=== Stored records ===

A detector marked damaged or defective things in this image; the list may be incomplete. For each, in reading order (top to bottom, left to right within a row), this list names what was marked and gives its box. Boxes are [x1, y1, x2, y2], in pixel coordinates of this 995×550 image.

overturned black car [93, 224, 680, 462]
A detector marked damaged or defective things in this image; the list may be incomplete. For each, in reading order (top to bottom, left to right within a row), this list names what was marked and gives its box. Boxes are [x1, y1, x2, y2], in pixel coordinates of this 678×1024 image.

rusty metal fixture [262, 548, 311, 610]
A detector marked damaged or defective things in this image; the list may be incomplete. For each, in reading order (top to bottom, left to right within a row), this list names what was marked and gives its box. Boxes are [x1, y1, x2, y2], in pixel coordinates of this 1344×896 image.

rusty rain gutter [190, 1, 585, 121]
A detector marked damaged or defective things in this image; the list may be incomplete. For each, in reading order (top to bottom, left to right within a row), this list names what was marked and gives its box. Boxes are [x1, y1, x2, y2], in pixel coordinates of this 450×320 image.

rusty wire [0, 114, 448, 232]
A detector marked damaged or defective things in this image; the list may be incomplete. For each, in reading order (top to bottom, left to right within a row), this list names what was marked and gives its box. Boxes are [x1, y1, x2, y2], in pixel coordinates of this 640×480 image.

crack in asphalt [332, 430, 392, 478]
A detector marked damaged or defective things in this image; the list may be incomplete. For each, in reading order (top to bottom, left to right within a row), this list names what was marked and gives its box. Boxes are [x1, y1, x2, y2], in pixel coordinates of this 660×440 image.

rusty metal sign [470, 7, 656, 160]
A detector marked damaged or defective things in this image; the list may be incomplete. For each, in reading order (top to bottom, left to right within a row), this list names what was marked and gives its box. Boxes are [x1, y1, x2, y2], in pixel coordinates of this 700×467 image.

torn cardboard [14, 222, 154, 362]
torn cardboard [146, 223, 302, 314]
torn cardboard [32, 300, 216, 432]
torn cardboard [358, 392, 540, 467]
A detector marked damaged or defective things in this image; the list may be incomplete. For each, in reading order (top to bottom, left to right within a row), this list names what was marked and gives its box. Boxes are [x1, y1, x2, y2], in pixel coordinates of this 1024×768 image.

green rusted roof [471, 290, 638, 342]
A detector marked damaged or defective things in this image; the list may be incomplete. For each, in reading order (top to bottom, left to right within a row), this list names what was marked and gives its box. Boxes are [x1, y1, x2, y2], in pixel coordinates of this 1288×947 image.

===

Set problem ▸ Turn the records, starting at their first line and ending at the line that contains "overturned black car [93, 224, 680, 462]" (both included), into a Markdown table with the columns Row and Line. Give each nonblank line its own numbered row, and leave out blank lines.

Expected answer ▸
| Row | Line |
|---|---|
| 1 | A detector marked damaged or defective things in this image; the list may be incomplete. For each, in reading order (top to bottom, left to right within a row), this list names what was marked and gives its box. Boxes are [x1, y1, x2, y2], in pixel coordinates of this 995×550 image. |
| 2 | overturned black car [93, 224, 680, 462] |